---------- THE DATA

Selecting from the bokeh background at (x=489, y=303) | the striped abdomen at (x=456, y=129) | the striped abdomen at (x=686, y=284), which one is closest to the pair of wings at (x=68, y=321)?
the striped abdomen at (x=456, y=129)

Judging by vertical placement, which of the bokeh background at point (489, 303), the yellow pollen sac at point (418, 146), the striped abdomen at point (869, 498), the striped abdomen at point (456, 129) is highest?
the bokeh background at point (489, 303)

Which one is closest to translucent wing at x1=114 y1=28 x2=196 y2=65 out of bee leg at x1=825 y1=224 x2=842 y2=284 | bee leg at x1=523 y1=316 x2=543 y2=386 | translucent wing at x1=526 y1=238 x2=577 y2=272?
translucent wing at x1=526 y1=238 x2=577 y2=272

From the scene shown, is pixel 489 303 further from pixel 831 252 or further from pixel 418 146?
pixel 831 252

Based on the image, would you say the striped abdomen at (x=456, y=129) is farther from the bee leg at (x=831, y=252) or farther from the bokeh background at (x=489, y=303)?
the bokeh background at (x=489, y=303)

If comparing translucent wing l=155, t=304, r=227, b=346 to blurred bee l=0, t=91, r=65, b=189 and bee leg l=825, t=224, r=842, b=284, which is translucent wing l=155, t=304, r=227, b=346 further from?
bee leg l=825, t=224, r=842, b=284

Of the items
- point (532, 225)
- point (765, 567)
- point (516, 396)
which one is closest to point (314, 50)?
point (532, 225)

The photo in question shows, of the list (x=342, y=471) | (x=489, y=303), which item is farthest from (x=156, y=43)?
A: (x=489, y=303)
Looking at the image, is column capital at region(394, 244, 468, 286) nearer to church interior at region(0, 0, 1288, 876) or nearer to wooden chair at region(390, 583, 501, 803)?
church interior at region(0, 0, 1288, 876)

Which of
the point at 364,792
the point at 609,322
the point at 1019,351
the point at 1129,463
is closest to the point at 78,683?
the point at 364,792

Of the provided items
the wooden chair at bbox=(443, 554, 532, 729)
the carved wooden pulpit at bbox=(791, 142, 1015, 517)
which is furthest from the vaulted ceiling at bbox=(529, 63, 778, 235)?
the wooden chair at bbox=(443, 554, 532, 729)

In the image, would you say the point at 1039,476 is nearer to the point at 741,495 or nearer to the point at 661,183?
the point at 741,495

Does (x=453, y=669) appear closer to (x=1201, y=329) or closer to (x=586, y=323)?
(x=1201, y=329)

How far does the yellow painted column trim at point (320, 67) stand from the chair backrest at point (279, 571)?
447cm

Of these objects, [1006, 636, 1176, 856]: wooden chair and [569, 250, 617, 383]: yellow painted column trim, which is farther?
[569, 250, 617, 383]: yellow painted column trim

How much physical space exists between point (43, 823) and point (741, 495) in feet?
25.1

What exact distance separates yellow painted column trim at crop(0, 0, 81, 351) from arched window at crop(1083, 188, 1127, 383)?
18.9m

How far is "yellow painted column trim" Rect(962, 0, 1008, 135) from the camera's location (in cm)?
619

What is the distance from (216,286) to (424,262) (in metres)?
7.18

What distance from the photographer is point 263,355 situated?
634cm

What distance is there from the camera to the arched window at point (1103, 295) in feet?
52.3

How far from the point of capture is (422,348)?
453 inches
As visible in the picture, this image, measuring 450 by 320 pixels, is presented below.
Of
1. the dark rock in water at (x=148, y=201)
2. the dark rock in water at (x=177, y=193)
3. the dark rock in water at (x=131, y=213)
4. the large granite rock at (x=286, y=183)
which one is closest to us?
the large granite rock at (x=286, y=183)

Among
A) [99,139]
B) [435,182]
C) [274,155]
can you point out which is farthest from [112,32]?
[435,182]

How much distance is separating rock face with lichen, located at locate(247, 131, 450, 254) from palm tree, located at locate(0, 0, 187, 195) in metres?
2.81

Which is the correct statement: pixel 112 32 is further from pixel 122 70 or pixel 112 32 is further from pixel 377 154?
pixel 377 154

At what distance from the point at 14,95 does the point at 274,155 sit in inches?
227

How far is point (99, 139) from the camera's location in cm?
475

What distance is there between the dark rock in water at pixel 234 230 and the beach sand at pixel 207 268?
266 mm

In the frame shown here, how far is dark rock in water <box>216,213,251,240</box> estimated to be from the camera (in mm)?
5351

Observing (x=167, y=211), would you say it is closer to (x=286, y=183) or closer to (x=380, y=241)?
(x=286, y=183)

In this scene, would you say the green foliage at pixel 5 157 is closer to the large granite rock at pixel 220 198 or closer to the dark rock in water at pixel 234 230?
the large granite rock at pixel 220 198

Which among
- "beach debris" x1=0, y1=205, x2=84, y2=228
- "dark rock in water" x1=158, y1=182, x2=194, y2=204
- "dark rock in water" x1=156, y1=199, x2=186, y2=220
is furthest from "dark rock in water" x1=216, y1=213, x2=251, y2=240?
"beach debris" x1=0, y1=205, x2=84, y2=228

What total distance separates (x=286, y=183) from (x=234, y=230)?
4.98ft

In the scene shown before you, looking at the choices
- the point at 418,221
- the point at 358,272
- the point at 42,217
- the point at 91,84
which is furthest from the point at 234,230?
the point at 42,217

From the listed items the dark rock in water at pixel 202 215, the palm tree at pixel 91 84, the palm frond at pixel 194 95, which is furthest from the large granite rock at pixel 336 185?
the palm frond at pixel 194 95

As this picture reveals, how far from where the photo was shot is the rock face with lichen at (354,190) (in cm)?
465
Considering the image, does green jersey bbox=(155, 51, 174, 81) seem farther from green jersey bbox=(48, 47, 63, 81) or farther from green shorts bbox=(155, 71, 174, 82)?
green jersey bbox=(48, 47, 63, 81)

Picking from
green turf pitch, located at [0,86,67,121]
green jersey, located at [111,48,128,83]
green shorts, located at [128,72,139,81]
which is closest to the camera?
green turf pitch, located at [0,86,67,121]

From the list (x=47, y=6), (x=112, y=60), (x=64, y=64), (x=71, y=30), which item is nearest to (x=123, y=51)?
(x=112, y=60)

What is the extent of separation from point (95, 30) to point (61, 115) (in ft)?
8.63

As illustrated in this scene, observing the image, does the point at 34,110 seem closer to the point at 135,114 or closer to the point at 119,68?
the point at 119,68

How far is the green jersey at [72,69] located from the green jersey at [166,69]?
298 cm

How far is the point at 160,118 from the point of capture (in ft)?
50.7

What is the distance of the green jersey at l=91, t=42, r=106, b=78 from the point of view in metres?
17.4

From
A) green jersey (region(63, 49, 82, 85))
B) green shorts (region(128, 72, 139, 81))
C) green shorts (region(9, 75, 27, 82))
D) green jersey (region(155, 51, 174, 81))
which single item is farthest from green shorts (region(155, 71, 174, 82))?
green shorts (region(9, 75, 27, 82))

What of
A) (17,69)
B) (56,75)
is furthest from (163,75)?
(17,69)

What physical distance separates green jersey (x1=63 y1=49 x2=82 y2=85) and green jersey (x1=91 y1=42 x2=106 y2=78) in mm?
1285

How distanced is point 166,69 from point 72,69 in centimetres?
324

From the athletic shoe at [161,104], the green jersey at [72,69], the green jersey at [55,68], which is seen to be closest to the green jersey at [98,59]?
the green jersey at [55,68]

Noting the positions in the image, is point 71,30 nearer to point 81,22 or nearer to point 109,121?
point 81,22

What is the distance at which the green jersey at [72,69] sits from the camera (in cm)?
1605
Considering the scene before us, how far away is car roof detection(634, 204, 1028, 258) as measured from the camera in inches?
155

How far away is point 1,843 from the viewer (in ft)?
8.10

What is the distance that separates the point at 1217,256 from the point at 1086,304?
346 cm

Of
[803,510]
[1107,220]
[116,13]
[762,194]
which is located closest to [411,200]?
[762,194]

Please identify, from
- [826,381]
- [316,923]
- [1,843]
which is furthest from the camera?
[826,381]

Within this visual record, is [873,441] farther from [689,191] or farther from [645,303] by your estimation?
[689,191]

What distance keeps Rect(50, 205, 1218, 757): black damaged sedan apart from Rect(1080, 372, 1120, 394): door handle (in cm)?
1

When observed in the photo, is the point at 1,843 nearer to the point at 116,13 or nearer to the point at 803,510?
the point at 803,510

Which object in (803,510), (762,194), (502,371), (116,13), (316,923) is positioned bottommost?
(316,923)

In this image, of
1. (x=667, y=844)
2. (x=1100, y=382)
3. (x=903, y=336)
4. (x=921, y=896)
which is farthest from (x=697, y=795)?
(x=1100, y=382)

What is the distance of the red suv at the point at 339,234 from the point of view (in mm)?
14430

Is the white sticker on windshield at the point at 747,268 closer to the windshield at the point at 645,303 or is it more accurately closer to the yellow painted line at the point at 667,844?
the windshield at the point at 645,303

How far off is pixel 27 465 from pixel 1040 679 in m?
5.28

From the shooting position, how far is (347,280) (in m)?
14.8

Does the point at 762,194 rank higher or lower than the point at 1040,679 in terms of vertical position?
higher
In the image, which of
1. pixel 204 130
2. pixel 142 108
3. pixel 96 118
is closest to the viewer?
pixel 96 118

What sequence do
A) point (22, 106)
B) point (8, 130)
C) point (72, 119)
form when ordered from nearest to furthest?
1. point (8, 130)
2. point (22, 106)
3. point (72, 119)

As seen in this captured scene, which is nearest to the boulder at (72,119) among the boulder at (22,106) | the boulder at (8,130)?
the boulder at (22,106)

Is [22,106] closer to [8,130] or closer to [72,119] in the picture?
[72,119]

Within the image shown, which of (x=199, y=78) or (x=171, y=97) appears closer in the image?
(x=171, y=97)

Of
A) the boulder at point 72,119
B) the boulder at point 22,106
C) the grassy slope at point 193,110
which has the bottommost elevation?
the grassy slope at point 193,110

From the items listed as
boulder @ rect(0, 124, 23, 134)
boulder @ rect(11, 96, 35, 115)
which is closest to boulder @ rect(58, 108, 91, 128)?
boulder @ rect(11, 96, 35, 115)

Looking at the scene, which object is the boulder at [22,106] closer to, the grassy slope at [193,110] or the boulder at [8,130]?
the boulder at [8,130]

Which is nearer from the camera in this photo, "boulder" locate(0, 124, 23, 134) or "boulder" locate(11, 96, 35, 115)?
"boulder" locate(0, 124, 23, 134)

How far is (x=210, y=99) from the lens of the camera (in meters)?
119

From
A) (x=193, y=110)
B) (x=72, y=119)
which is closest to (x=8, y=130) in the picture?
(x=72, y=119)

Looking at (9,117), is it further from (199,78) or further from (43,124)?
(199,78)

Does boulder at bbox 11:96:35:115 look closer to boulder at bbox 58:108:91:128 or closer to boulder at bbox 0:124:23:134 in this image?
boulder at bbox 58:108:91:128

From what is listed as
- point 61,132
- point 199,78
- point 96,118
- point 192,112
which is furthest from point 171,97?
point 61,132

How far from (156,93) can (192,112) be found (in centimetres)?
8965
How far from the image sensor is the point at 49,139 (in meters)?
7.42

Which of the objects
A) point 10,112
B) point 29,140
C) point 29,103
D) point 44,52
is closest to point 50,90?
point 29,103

--------------------

## BRIEF
Express the stretch from the line containing "Does boulder at" through the end of the records as a JSON list of strings, one string per line, leaving out blank lines.

## OUTPUT FOR THIS EXERCISE
[
  "Does boulder at bbox 11:96:35:115 look closer to boulder at bbox 58:108:91:128 or closer to boulder at bbox 0:124:23:134 in this image?",
  "boulder at bbox 58:108:91:128",
  "From what is listed as",
  "- point 61,132",
  "- point 199,78",
  "- point 96,118",
  "- point 192,112",
  "which is furthest from point 171,97?",
  "point 61,132",
  "How far from (156,93) can (192,112) be found (in centimetres)?",
  "8965",
  "How far from the image sensor is the point at 49,139 (in meters)?",
  "7.42",
  "Which of the objects",
  "A) point 10,112",
  "B) point 29,140",
  "C) point 29,103",
  "D) point 44,52",
  "is closest to point 50,90?",
  "point 29,103"
]